Can the papaya leaf unite India?
- I had dengue last week. I am sure you did too
- I too had everyone recommend papaya leaf juice to me
Several things have been proposed recently to unite our mighty nation. Challenging the multiparty system, putting some politicians in jail, letting others out of jail, confining some people to their homes, forcing many others to leave their homes, speaking Hindi and so on. But I have begun to feel that the one thing the country has in common is its pursuit of papaya leaves.
In a sentimental short story by the always brilliant Malayalam writer Paul Zachariah, a man finds himself at the end of his tether. He has no work, no money and nothing to eat. He takes his little son along to the railway tracks and tells him that they have to stop a train and rob the passengers. He stands at the tracks armed with a papaya wrapped in newspaper. If he manages to stop the train, he will pretend it is a bomb to scare the passengers into handing over their cash, he decides. At the tracks, he dithers, continuously telling his silent son about his pangs of guilt. When it is time to take action, the man can’t do it. The idea of scaring random people on the train appals him. He tells his son that they should go home and eat the papaya instead. Despite the many things going on in the story, I have always been embarrassingly distracted by the papaya. The idea that a Malayali man, even in the most desperate straits, is likely to have a papaya always made me laugh and cry. But now that the leaves of the papaya, those leaves shaped like cartoon snowflakes, have became hot property, my feelings have changed.
As you must have guessed, I had dengue last week. I am sure you did too. Dengue and chikungunya are as new in our lives as Instagram but all three now seem like we have had them forever. Karnataka had over 10,000 cases of dengue this year, up 138% from last year. Fourteen members of the Border Roads Organisation in Jammu and Kashmir’s Samba district alone have tested positive for dengue this month. We don’t have any information about how dengue is affecting civilians in the state. Dengue has been listed as one of the causes for reduced life expectancy for women in urban India, according to a government survey under the Sample Registration System. Joining the thousands stricken by dengue, I too had the kind of towering, crushing fever that makes you rethink your entire existence. The kind that makes your family look like strangers through your fever haze. How bad was yours?

- _Tasks to complete_
• a. For each statement below, decide whether it agrees with the papaya leaf essay, answering yes or no and quoting the words of the essay that decide it: (i) Karnataka recorded more than 10,000 dengue cases this year. (ii) In the Paul Zachariah story, the man goes through with robbing the train passengers. (iii) The essay gives figures on how dengue is affecting civilians in Jammu and Kashmir.
• b. Carry on the papaya leaf essay, starting right after its final sentence.

- _Dataset entries_
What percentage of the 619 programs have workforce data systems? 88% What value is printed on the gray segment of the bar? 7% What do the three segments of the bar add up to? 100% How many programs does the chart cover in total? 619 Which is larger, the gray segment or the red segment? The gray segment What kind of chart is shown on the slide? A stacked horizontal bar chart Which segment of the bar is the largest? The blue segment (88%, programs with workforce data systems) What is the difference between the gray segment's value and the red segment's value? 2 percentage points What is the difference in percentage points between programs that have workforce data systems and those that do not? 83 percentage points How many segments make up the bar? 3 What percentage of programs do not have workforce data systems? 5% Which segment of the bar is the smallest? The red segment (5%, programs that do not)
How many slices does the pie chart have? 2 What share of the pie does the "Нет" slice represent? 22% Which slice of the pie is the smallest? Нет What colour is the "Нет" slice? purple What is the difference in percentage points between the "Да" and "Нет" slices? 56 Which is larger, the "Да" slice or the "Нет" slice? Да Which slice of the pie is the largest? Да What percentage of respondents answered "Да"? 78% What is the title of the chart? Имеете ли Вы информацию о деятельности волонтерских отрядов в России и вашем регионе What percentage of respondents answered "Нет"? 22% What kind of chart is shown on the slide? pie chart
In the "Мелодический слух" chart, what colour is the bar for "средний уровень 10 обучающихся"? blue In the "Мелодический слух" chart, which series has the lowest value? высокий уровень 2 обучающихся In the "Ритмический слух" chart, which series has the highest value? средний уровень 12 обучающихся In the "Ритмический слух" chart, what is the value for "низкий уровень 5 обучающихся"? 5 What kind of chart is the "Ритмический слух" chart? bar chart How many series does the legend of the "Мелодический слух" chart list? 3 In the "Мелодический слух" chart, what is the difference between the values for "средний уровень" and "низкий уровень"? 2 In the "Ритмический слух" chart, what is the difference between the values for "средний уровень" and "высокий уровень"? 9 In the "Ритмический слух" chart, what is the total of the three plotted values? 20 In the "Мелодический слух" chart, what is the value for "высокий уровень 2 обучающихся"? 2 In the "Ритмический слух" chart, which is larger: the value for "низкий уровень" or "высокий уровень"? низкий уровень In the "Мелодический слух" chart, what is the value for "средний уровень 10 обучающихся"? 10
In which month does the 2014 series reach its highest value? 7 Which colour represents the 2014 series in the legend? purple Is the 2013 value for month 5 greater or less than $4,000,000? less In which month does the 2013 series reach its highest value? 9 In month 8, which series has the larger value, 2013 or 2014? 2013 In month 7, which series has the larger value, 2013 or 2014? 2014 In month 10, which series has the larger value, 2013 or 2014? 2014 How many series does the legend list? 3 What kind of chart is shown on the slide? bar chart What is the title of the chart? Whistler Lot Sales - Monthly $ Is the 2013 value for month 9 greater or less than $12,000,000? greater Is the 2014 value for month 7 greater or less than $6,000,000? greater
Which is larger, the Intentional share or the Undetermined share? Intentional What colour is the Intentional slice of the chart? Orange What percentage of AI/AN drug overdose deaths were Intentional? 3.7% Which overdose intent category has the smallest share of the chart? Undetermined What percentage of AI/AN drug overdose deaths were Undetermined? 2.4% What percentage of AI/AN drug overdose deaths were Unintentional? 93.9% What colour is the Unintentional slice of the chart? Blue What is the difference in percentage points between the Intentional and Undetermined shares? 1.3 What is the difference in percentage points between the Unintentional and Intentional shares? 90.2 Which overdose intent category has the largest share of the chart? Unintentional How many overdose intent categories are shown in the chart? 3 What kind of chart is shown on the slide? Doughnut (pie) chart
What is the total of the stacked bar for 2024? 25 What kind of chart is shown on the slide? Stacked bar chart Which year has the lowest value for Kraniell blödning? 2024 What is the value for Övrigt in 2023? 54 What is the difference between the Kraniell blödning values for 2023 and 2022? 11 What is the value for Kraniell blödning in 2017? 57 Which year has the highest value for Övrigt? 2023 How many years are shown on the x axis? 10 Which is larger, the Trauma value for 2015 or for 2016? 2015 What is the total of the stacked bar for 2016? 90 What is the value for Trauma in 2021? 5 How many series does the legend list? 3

- _Answers by item number_
• a.
(i) Yes: "Karnataka had over 10,000 cases of dengue this year, up 138% from last year."
(ii) No: "When it is time to take action, the man can’t do it."
(iii) No: "We don’t have any information about how dengue is affecting civilians in the state."

• b.
Like you, I too had everyone recommend papaya leaf juice to me. Here is my highly scientific theory on the papaya leaf juice. It tastes gross. You really don’t want to be throwing up on top of everything else you get in dengue. Were you the good kind of patient who just swallowed the papaya leaf juice and hoped for the best? I have nursed three people with dengue using just cold compresses, paracetamol and water. Which makes me sound like the “I can make it with just one small aubergine" woman but you know what I mean. Doctors say that as long as you drink huge quantities of any palatable fluid, you are usually fine. Over the last few years, I have thought of the papaya leaf craze often. Wouldn’t it be wonderful to trace its origins like a meme? Instead, I have seen the belief in the papaya leaf grow from strength to strength and even find a revenue model in companies which have created—don’t laugh— papaya leaf capsules.
Yes, I have had the terrible body pain ever since. What about you? Yesterday, I was in the strange position of having to explain to a cab driver that I was using my hands to lift my legs out of the car not because my skirt was so tight but because my knees didn’t bend. Perhaps I should have had the papaya leaf juice? You think?
Hospitals and doctors can do little to help you when you have dengue except put you on a drip. And we can’t seem to do anything about mosquitoes. Genetically modified mosquitoes released in Brazil to bump off other mosquitoes seem to have agreed to join them instead. Scientists are arguing over the possibility that it has created a “more robust mosquito population". It’s like the ending of a Mani Ratnam movie.
Into this vacuum that nature abhors steps the papaya leaf. Or something else that can make you comfortable, the last priority of the medical system which promises to cure you but not make you feel better. As soon as she heard I had dengue, my friend Brinda, busy with her dance workshop, called. She swore that the juice of night jasmine leaves helped her recover swiftly and without pain from dengue. She was going to get out of class and call a neighbour who had the night jasmine plant to get me some leaves. I, who have spent the last three years loudly making fun of papaya leaves, found myself saying thanks weakly. Another old friend grit her teeth and went to see if the annoying woman next door had night jasmine in her garden. And while these women were on these missions, I hallucinated about bitter potions. Night jasmine was gonna save me, like a new character from the Marvel universe.
And that really is the story of the papaya leaf. It is the closest many of us get to a public health system, that is, your health becomes the property of the public. Dengue is the fever that makes family look like strangers and strangers act like loved ones. So the man delivering groceries, your reserved neighbour, the receptionist at the lab, all ask that question with great kindness and familiarity. If I had told the cab driver, I am sure he too would have asked: papaya leaf juice?
Cheap Thrills is a fortnightly column about millennials, obsessions and secrets. Nisha Susan is the editor of the webzine The Ladies Finger.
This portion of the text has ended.